The increasing complexity in information systems and networks has resulted in a rise of global cyber threats. Organizations need an Incident Response Plan in order to reduce and mitigate the impact of these attacks.
Incident Response or IR refers to the process which an organization responds to and manages “incidents” such as cyber attacks or data breaches. Incidents can be destructive, resulting in significant financial loss or theft of your company’s valuable data.
Most organisations have a host of business continuity and emergency response procedures. All too often organisations don’t have a cyber Incident Response Plan (IRP), or their plan deals with technical procedures but leaves out employee response.
While it is prudent to have staff members who are trained in the detection, analysis or eradication phase of Incident Response, it is equally important that management and stakeholders are aware of the implications a data breach poses, and the appropriate actions they need to take. Data breaches are stressful situations and only made worse by poor incident handling.
When discussing Incident Response, it is important to differentiate between a cyber event, an adverse event, and a cyber incident.
NIST’s ‘Computer Security Incident Handling Guide’ defines a cyber event as “… any observable occurrence in a system or network”. This may be something as simple and seemingly harmless such as sending an email.
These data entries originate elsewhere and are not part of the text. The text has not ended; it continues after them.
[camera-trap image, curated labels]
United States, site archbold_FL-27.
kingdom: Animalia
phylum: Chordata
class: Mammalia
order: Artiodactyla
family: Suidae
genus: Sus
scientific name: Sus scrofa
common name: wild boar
An event can potentially lead to an incident, but it’s not guaranteed that it will.
An adverse event is one where the observable occurrence has negative consequences. An example is unauthorized access to or nefarious use of administrative privileges that provide access to networks, servers, company computers or other important resources.
A Cyber Incident is the violation of a private network, its policies and procedures, and data sovereignty. This could be a phishing email that has stolen login credentials, an open Remote Desktop Protocol (RDP) port allowing ransomware to be installed on a network, or a botnet sending high traffic volumes to a website.
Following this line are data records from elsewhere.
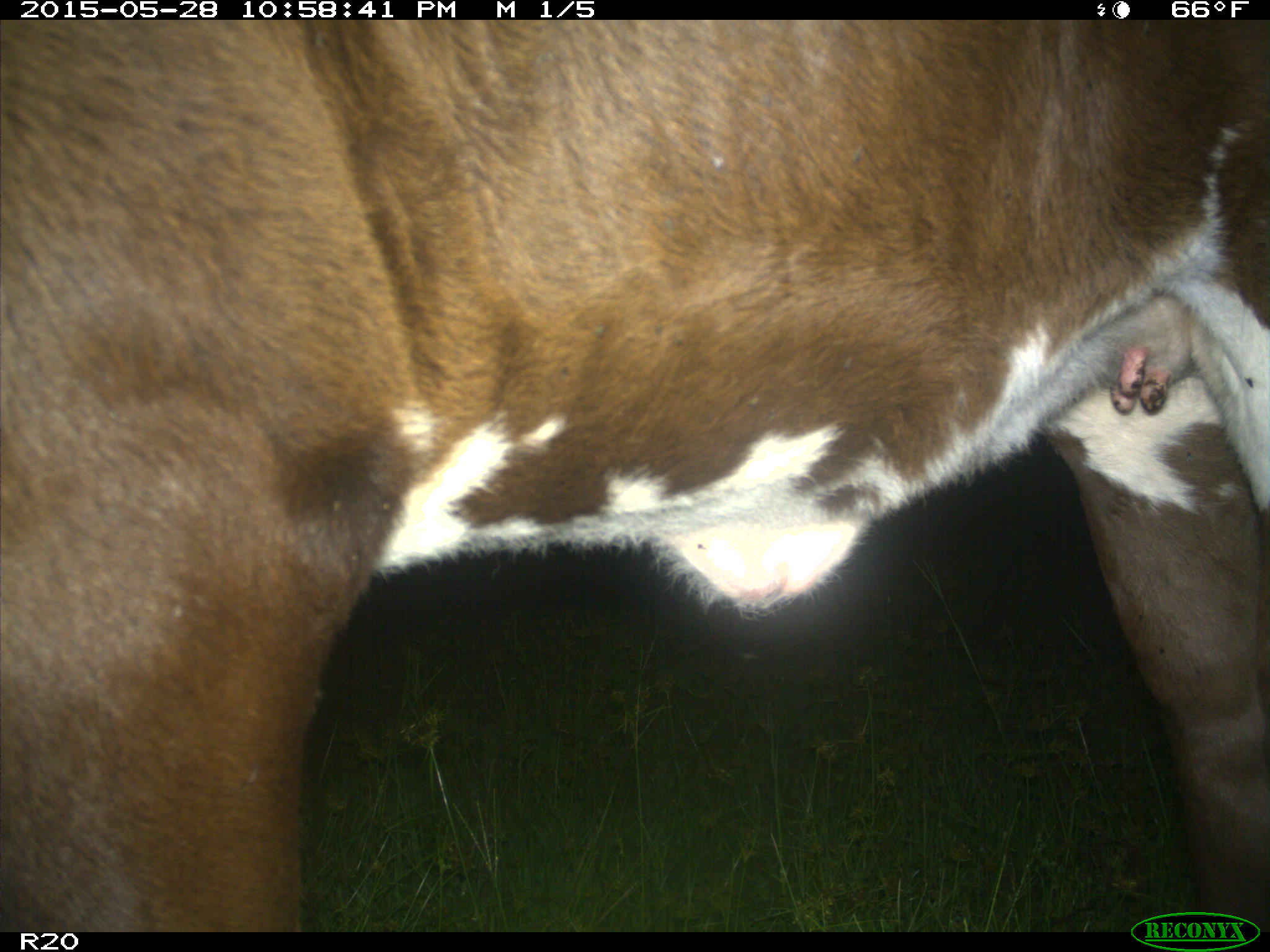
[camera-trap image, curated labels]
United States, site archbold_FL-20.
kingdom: Animalia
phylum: Chordata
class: Mammalia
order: Artiodactyla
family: Bovidae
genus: Bos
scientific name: Bos taurus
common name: domestic cow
An Incident Response Plan or IRP is a set of policies and procedures that deal with cyber events and incidents. The plan should take on a form where all relevant employees are engaged, and all appropriate information is disseminated in an effective manner.
Printing a paper copy really cannot be stressed enough. If you are unable to access your servers or cloud storage, then you will likely be unable to access your Incident Response Plan from a computer. The IRP should also have up-to-date contact information for the Incident Response Team (IRT), your cyber insurance broker and legal counsel.
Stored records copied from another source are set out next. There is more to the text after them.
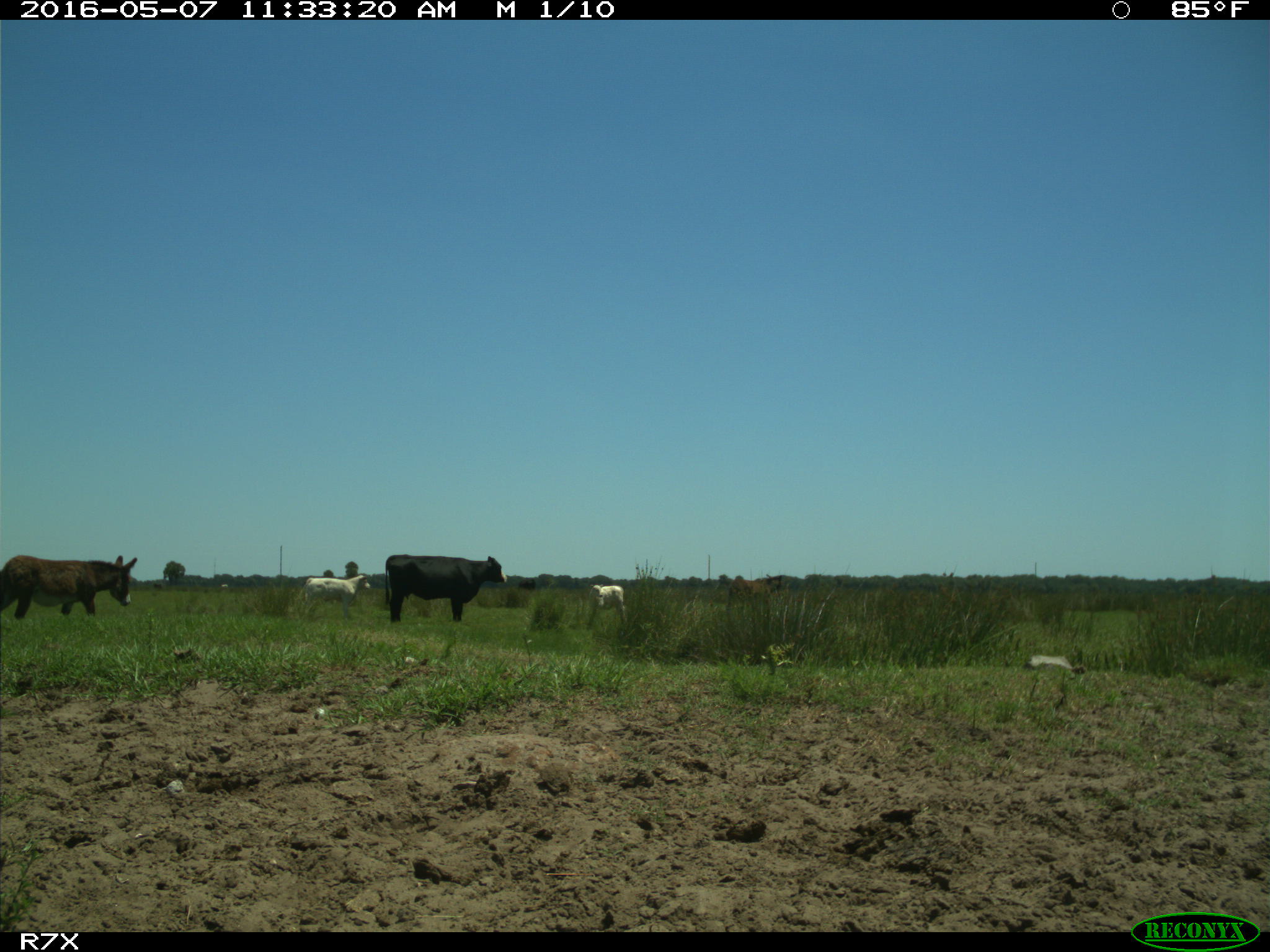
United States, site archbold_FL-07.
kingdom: Animalia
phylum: Chordata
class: Mammalia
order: Artiodactyla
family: Bovidae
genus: Bos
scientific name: Bos taurus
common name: domestic cow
Bos taurus (domestic cow).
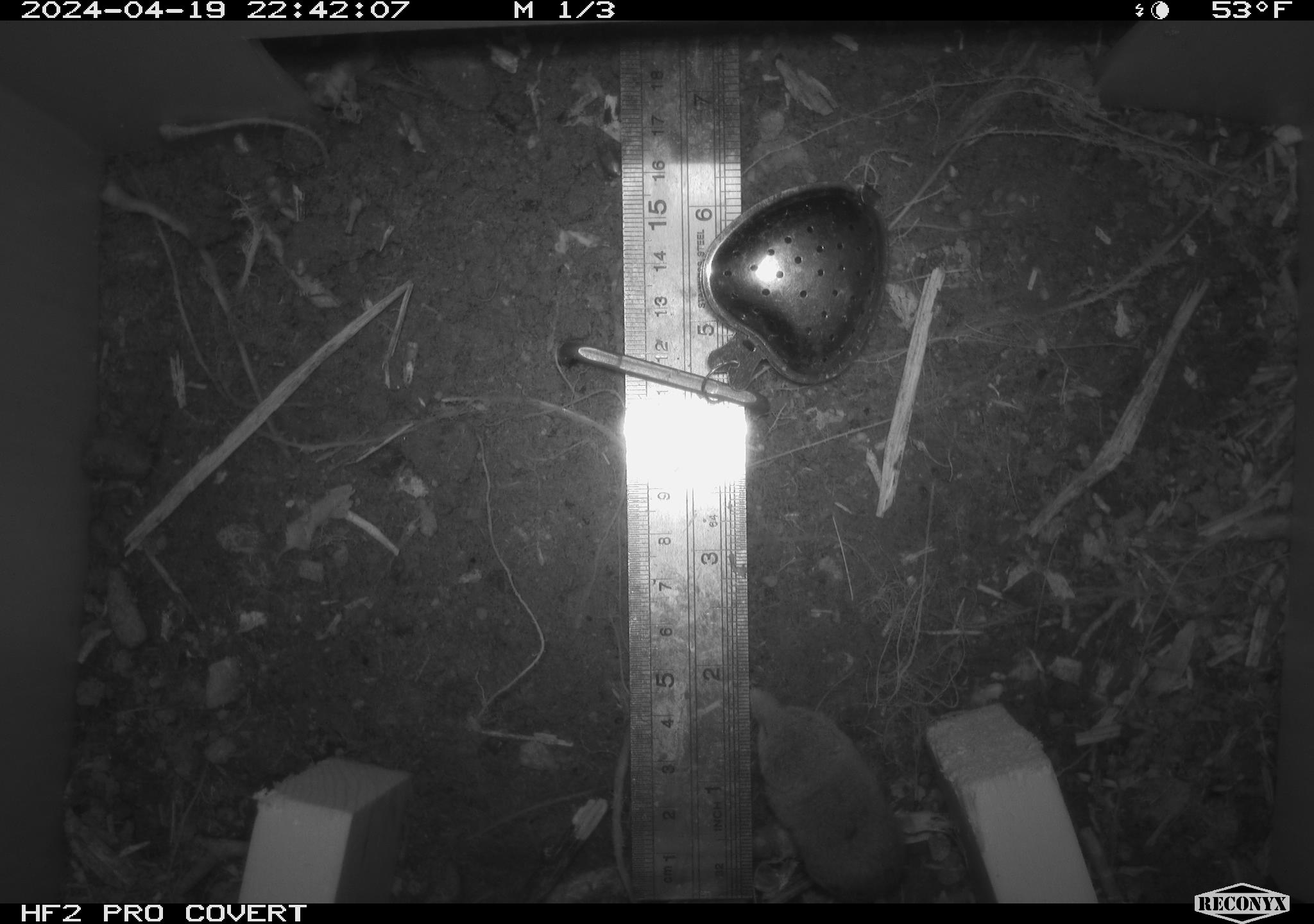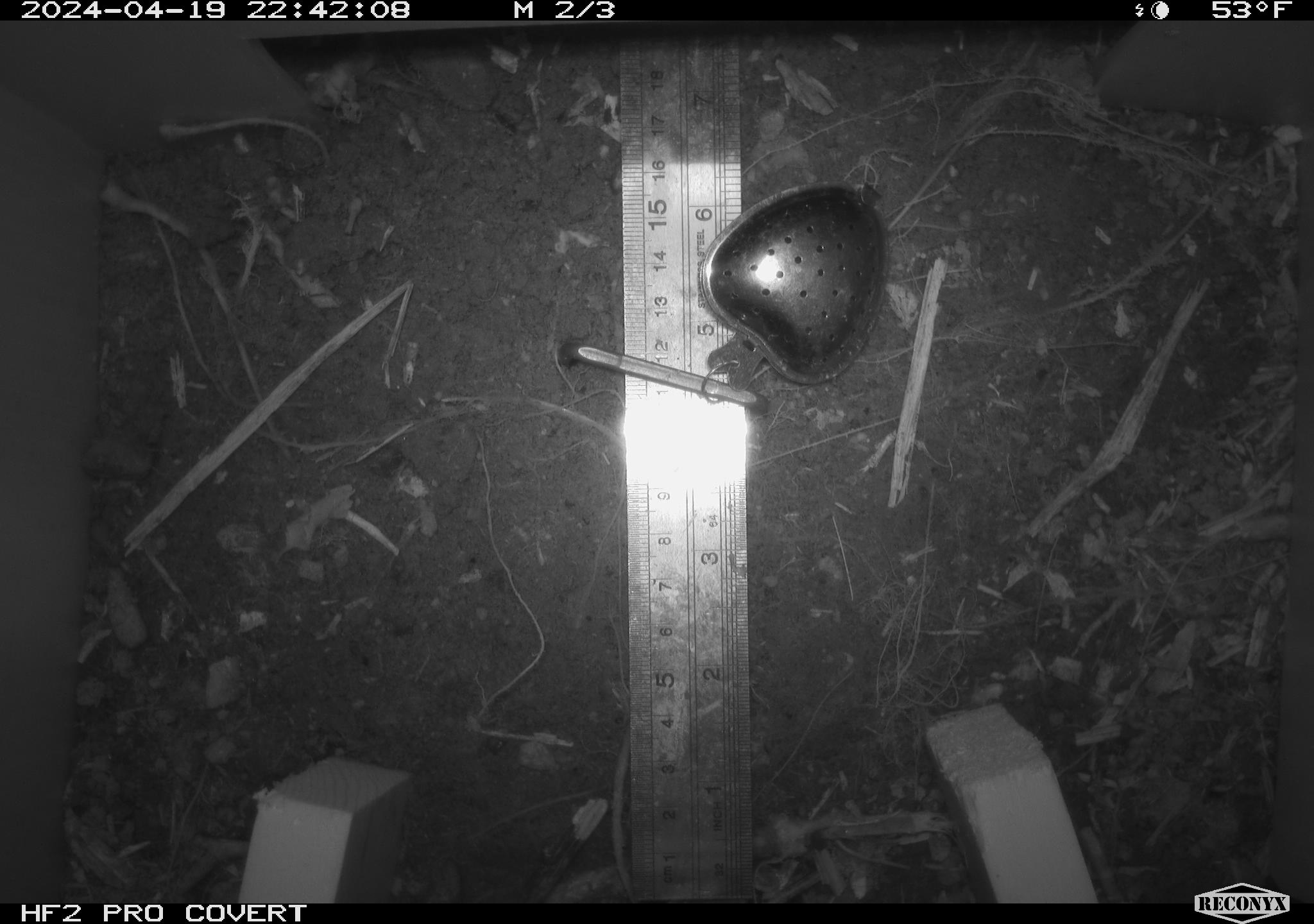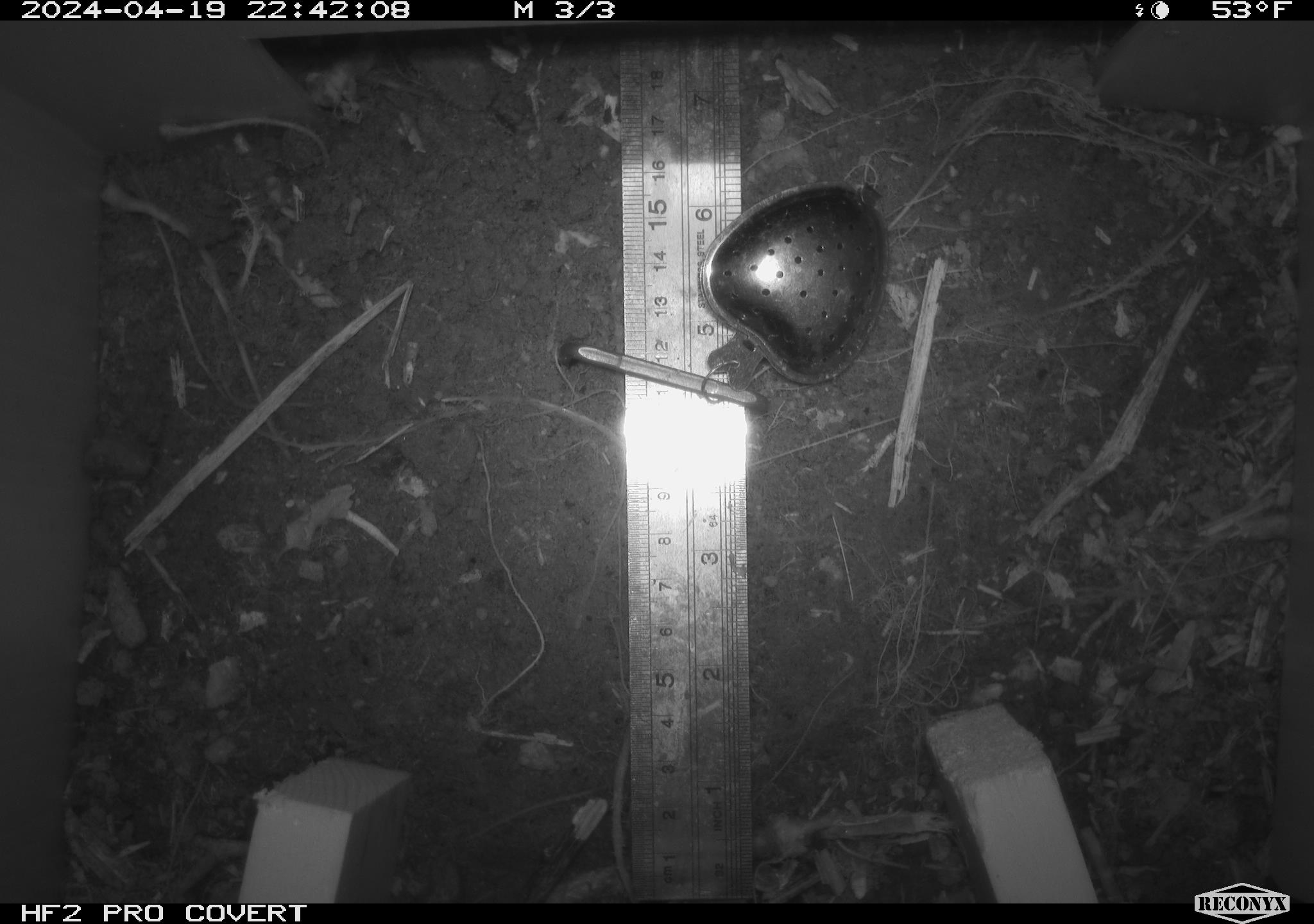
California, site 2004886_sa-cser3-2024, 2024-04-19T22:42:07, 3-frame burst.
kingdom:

The response to cyber incidents are not ‘one size fits all’ and planning should be done to address multiple scenarios. Usually, the responsibility of the initial response will fall to one person who has de facto power to shut down networks and services to employees and customers as needed. That resource may not be an employee; it could be a member of a third-party Incident Response Team (IRT).
There are three, usually third-party, providers who will be integral in remediating a cyber disruption. These are your cyber insurer, legal representation, and Managed Security Service Provider (MSSP or the IRT). Each of these groups can assist you with the different phases of Incident Response.
The Incident Response Team will be your first call.
The Incident Response Team are the computer security professionals who will investigate and remediate your cyber events and incidents. They’ll provide actionable recommendations on how to begin mitigating the situation. If you don’t have an IRT, your insurer will recommend or contact one who can provide the necessary service. The IRT will follow a specific workflow that safely collects evidence and restores your systems. Thorough reporting will be provided throughout the incident for the benefit of owners, directors, management, law enforcement, shareholders, etc.
Incident Response consists of seven phases which your Incident Response Team (IRT) will carry out. Depending on the nature of the incident, the duration of each phase will vary with some phases blending into others. The phases are as follows:
An Incident Response Plan allows your organization to be as prepared as possible for an incident. The goal of maintaining internal and client data privacy should not be overlooked as the consequences of a breach can be devastating both legally and financially. In the event that information systems are disabled, your Incident Response Plan shouldn’t rely on negotiating with the threat actor, but rather, the focus should be on maintaining business operations and restoring the affected systems as quickly as possible. Having regular backups of applications and data, a printed Incident Response Plan, and a competent Incident Response Team will help ensure that your organization is ready for any possible threats and continues to run smoothly.